Sweet Dee Gordon! An absolute blur when his team needs a free 90ft. Dee led the league in 2017 with 60 stolen bases. Also led the league in caught stealing at 16, which contributed to his 79% success rate. Gordon is one of the only guys on this list below 80% in SB%. His athletic ability and hustle alone is the reason why he gets so many opportunities to run. He beats out ground balls that most other ball players can-not. According to www.baseball-reference.com, Gordon has led the league in singles in two of the last three seasons because he is always a threat to beat out a throw. Gordon had 39 infield hits, which was 13 more than the next guy and 54 of his steals came when he took 2nd base.
This guy can flat-out run. The only player I can compare him to is Willie Mays Hayes from the 1989 film “Major League.” I picture 243 pairs of batting gloves nailed on the walls throughout his home to represent each stolen base he has throughout his first five years. Something tells me he’ll need more wall space by the time he retires. Hamilton joined the Reds in 2013 and stole 13 bases with only 22 plate appearances. Since his first full season in 2014, he has not been held below 56 stolen bases. MLB.com Stat Cast has him as the fastest sprinter at 30.1 ft./sec. So why is he not #1 on my list? Compare Hamilton’s career OBP (.296), not including his first season that only consisted of 13 games with my #1 (.354), and you’ll find that he simply isn’t on base as much as some of his competitors.

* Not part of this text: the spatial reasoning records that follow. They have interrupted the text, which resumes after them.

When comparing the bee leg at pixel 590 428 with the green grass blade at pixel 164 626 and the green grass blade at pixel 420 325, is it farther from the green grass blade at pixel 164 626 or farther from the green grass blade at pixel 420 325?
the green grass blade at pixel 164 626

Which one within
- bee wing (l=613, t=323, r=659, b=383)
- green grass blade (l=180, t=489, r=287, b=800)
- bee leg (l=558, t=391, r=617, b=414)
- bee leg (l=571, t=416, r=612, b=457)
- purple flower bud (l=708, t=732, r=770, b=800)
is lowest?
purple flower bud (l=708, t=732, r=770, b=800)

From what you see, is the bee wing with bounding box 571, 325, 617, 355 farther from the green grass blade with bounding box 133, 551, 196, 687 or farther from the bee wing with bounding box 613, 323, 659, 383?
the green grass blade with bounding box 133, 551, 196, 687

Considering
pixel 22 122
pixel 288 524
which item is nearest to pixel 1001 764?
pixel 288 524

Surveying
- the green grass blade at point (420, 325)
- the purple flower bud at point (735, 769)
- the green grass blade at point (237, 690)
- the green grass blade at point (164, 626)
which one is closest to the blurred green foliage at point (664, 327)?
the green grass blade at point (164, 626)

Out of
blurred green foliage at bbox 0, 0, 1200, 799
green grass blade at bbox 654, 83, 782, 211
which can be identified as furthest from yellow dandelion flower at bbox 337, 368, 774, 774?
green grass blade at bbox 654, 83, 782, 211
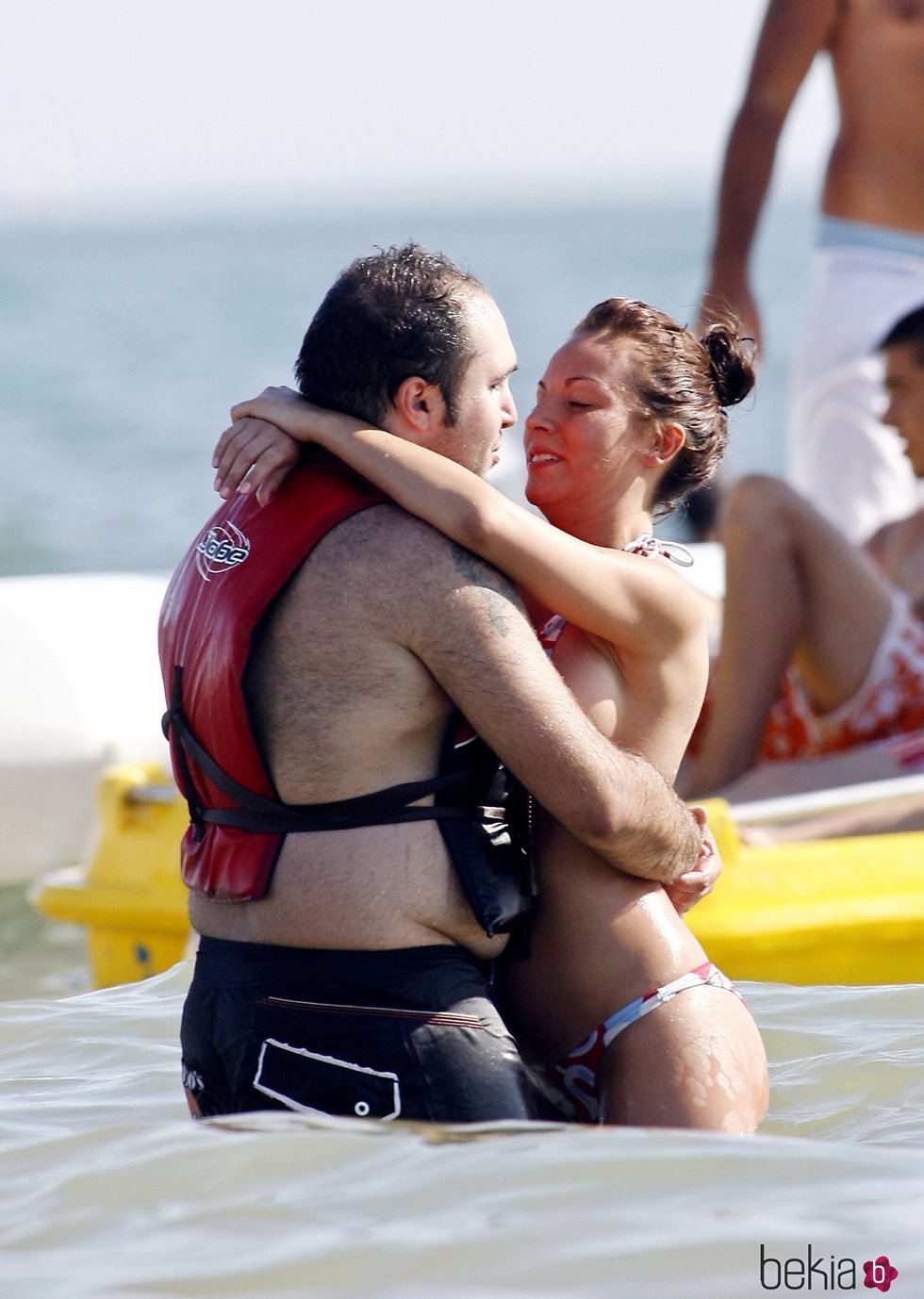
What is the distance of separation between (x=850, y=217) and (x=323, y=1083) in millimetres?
4292

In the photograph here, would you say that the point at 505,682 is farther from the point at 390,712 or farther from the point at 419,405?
the point at 419,405

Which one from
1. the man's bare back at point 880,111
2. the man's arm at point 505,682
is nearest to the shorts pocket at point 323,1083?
the man's arm at point 505,682

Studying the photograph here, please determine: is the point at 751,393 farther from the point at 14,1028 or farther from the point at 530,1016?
the point at 14,1028

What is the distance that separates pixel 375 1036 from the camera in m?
2.45

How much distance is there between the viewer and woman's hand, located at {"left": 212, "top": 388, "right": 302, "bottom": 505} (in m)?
2.53

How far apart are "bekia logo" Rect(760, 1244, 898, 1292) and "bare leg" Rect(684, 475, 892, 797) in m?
2.75

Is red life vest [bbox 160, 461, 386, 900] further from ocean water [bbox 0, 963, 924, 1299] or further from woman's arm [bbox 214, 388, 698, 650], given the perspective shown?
ocean water [bbox 0, 963, 924, 1299]

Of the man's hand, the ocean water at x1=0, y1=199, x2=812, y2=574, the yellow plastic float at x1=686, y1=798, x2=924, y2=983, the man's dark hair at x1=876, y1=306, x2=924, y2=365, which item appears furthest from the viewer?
the ocean water at x1=0, y1=199, x2=812, y2=574

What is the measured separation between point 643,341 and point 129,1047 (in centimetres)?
163

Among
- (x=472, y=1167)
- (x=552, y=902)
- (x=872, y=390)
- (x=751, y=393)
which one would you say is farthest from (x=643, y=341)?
(x=872, y=390)

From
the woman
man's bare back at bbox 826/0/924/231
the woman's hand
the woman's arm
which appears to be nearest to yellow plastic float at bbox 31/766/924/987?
the woman

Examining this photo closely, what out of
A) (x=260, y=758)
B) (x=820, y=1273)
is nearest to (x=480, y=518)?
(x=260, y=758)

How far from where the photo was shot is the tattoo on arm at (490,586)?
2428 millimetres

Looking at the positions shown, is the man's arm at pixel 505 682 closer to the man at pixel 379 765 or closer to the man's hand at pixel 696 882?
the man at pixel 379 765
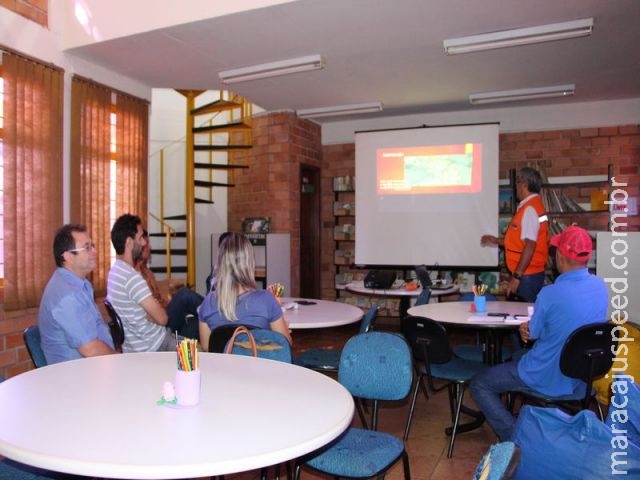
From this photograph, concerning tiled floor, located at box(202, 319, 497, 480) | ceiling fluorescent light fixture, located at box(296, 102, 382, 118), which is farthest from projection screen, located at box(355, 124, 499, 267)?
tiled floor, located at box(202, 319, 497, 480)

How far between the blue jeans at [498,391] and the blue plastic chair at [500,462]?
1611 mm

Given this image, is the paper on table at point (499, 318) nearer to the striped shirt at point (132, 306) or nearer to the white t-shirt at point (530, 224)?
the white t-shirt at point (530, 224)

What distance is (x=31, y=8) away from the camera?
4.10 metres

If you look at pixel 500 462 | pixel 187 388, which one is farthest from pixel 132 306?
pixel 500 462

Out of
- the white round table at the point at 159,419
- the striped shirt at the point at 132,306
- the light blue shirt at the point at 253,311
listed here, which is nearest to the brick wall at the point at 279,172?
the striped shirt at the point at 132,306

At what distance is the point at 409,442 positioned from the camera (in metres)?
3.29

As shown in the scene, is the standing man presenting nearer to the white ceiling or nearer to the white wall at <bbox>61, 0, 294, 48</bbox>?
the white ceiling

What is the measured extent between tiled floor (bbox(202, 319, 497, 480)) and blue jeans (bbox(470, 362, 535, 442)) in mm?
355

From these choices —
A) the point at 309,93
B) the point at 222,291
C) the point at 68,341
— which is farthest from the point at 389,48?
the point at 68,341

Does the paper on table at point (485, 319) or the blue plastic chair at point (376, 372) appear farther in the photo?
the paper on table at point (485, 319)

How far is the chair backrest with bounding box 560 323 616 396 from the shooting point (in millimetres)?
2488

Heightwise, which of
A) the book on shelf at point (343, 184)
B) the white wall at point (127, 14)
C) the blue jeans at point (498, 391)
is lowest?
the blue jeans at point (498, 391)

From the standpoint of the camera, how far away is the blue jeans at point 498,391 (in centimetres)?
271

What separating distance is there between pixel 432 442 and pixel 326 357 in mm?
850
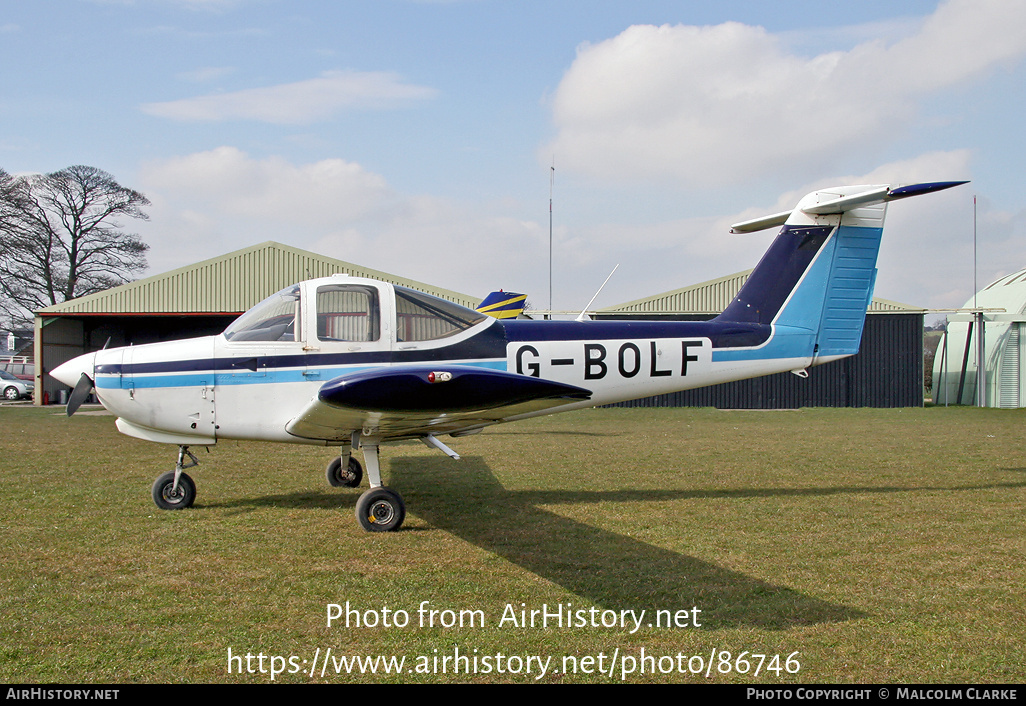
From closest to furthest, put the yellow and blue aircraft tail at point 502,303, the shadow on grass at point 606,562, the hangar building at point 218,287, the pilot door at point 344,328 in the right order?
the shadow on grass at point 606,562 → the pilot door at point 344,328 → the yellow and blue aircraft tail at point 502,303 → the hangar building at point 218,287

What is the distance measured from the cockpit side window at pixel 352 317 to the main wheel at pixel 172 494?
2071 millimetres

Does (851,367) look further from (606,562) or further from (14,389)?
(14,389)

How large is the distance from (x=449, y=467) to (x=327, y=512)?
305 centimetres

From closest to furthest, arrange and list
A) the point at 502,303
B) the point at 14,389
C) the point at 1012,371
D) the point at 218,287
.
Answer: the point at 502,303 → the point at 1012,371 → the point at 218,287 → the point at 14,389

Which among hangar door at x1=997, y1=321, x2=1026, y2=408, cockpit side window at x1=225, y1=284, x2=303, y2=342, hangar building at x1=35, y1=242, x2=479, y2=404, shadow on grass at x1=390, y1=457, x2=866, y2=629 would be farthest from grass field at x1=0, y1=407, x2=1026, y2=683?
hangar door at x1=997, y1=321, x2=1026, y2=408

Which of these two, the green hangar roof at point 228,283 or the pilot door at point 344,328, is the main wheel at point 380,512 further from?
the green hangar roof at point 228,283

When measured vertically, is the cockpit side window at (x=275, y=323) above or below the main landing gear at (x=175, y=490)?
above

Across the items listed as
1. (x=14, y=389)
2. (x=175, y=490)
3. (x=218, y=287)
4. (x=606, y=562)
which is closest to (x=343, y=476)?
(x=175, y=490)

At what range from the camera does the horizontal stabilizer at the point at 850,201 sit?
22.9 ft

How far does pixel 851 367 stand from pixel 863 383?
68 cm

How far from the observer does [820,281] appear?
7.70 meters

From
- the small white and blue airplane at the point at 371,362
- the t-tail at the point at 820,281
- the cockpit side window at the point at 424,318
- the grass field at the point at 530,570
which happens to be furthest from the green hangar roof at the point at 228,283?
the cockpit side window at the point at 424,318
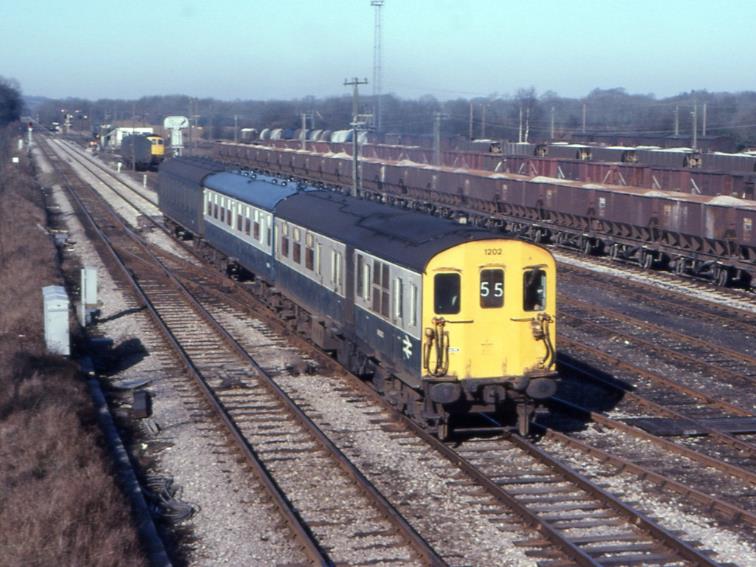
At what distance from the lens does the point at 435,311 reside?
12312mm

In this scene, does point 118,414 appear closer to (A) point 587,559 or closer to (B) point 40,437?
(B) point 40,437

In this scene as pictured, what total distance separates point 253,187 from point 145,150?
54724 millimetres

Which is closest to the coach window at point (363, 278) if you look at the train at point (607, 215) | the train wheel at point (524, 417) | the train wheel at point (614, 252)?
the train wheel at point (524, 417)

Turner has quickly become one of, if not the best base stealers in all of baseball. Don’t get me wrong; he is NOT the fastest sprinter because all-out sprint speed has been measured. According to MLB.com, Turner ranks 4th in sprint speed covering 29.1 ft./sec. on the base paths. He has, however, been one of the more efficient base stealers as he swiped 46 bags while being caught eight times in 2017 in an injury-riddled season. It is easy to imagine the already aggressive Nationals team that finished 13th in the league with 2,248 stolen base opportunities, will jump into the top ten in opportunities with a full season from Turner. He still finished 3rd in MLB, even with 248 less plate appearances than Gordon and 186 fewer plate appearances than Hamilton. Simply put, give Turner about 200 more opportunities than last season to get on base, and he’ll likely finish as the top base stealer or close to it in 2018.